The RD1 virulence locus of Mycobacterium tuberculosis regulates DNA transfer in Mycobacterium smegmatis

Abstract

Conjugal DNA transfer occurs by an atypical mechanism in Mycobacterium smegmatis. The transfer system is chromosomally encoded and requires recipient recombination functions for both chromosome and plasmid transfer. Cis-acting sequences have been identified that confer mobility on nontransferable plasmids, but these are larger and have different properties to canonical oriT sites found in bacterial plasmids. To identify trans-acting factors required for mediating DNA transfer, a library of transposon insertion mutants was generated in the donor strain, and individual mutants were screened for their effect on transfer. From this screen, a collection of insertion mutants was isolated that increased conjugation frequencies relative to wild type. Remarkably, the mutations map to a 25-kb region of the M. smegmatis chromosome that is syntenous with the RD1 region of Mycobacterium tuberculosis, which is considered to be the primary attenuating deletion in the related vaccine strain Mycobacterium bovis bacillus Calmette-Guérin. The genes of the RD1 region encode a secretory apparatus responsible for exporting Cfp10- and Esat-6, both potent antigens and virulence factors. In crosses using two M. smegmatis donors, we show that wild-type cells can suppress the elevated transfer phenotype of mutant donors, which is consistent with the secretion of a factor that suppresses conjugation.
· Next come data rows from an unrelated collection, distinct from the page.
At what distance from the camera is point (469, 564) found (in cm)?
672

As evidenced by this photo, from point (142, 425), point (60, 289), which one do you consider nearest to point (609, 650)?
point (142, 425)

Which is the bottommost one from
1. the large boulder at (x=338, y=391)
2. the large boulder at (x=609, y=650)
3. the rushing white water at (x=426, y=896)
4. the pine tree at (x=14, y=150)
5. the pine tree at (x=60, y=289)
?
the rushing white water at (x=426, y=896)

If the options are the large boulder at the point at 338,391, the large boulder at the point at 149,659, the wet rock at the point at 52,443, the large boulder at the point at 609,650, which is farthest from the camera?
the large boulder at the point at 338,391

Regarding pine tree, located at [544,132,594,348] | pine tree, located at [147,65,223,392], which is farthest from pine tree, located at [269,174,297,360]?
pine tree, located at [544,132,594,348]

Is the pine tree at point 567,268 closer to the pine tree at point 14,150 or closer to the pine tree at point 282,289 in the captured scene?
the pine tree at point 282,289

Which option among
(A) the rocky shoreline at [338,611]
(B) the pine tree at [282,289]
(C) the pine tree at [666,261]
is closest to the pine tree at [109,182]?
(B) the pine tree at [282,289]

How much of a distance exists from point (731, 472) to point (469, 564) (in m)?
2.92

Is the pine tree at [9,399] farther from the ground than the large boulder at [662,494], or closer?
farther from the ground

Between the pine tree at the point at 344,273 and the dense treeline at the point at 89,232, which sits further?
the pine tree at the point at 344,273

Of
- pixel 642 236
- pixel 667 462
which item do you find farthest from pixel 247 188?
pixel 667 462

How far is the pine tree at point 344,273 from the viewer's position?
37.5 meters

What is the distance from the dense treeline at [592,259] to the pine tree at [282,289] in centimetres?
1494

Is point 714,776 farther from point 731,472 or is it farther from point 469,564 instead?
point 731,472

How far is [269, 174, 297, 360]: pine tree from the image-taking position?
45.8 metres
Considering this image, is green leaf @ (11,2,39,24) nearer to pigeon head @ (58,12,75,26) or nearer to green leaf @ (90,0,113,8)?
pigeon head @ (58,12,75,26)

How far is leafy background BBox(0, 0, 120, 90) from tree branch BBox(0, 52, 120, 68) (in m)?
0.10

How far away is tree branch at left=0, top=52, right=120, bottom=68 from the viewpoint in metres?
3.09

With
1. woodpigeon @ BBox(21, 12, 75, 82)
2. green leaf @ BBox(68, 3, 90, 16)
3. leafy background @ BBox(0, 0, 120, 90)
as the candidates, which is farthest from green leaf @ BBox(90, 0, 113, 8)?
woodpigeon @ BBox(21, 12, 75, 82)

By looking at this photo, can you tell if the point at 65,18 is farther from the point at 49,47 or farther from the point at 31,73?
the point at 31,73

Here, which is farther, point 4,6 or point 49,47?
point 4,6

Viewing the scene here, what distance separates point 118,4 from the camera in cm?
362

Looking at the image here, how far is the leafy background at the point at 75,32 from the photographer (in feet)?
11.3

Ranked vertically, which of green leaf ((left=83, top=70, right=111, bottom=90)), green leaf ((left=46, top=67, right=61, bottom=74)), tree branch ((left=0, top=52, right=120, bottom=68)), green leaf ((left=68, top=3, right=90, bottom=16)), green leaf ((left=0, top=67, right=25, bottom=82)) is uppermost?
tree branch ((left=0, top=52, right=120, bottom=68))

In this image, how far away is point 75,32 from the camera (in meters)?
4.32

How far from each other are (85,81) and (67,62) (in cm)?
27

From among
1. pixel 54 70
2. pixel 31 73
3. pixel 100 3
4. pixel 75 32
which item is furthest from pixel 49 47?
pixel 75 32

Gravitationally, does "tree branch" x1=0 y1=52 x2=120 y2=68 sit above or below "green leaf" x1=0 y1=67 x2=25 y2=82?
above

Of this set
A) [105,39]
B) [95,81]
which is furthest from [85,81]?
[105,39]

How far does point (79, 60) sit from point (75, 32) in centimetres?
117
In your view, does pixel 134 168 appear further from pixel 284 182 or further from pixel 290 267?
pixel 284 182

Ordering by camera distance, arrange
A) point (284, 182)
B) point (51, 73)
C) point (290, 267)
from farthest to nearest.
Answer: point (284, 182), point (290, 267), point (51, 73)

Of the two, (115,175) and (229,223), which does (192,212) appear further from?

Most importantly, the RD1 region of M. tuberculosis complements the conjugation phenotype of the RD1 mutants in M. smegmatis. Our results indicate that the M. tuberculosis and M. smegmatis RD1 regions are functionally equivalent and provide a unique perspective on the role of this critical secretion apparatus.

Fig. 1.

A schematic outline of the microtiter mating procedure used to screen for insertion mutants affecting DNA transfer in M. smegmatis.

Fig. 2.

Microtiter replica plates used to identify transfer-up mutants. The example shown is the result of a single 96-well mating assay replica-plated onto trypticase soy agar plates. (A) Hyg-containing trypticase soy agar medium selecting for donors. (B) HygSm-containing trypticase soy agar medium selecting for transconjugants. The spot boxed at 8E is an example of an up-mutant. Note the confluent growth of 8E transconjugants compared with the speckled growth of other spots. Controls are indicated in rectangles and were as follows. Column 11 contains wild-type donor cells only, and consequently growth is only observed on plate A. In row H, wells 1–10 contain recipient cells only, which cannot grow on either plate A or B. In column 1, rows A–G contain wild-type donor and recipient and represent normal levels of Hyg^r transfer on plate B.

Fig. 3.

Alignment of the M. tuberculosis and M. smegmatis RD1 regions. ORFs are colored according to their putative functions, which were derived from the pfam and tuberculist databases (18, 19), as follows: red ORFs encode AAA domains (pfam accession no. PF0004); orange ORFs encode putative transmembrane proteins; yellow ORFs encode FtsK/SpoIIIE domains (PF01580, note that the FtsK/SpoIIIE and AAA domains are specific examples of the AAA+ domain); green ORFs encode PE (PF00934) proteins; cyan ORFs encode PPE (PF00823) proteins; purple ORFs encode members of COG0455 (35), ATPases involved in chromosome partitioning are shown. The functions of the gray ORFs are unclear. An ORF corresponding to the transposase of IS1549 is black. M. smegmatis ORFs (Ms) were given names reflective of the closest M. tuberculosis (H37Rv) homologue. Note that the genes downstream of Ms3878 and Rv3878, although conserved, are not in the same orientation. This finding contradicts previous computational predictions of the region (27) but is in agreement with sequencing analyses from both our laboratory and the tigr database. Ms-orf is a predicted gene with no known M. tuberculosis homologue. The white bar indicates the RD1 deletion originally defined in BCG, which also attenuates M. bovis and M. tuberculosis. Black vertical arrows below the maps represent mariner/Km^r insertions, which increase DNA transfer. For clarity, a third insertion in Ms3871 and an insertion 2.6 kb downstream of Ms3881c, which also elevates DNA transfer, are not shown. The fold increase (i/wt) in DNA transfer for each insertion mutant (i) compared with wild type (wt), after an 18-h mating, is shown immediately below each arrow. In these experiments, the wild-type transfer frequency was 1 × 10^–5 events per donor cell. Mutant transfer frequencies were determined from five independent crosses. V/RD1 indicates the fold increase in DNA transfer for the mutants when complemented with an integrated M. tuberculosis cosmid encompassing the entire region. These frequencies are compared with just the cosmid vector (v) integrated into the attB site of M. smegmatis. The bottom row indicates the overall reduction in transfer frequency (i.e., the extent of complementation).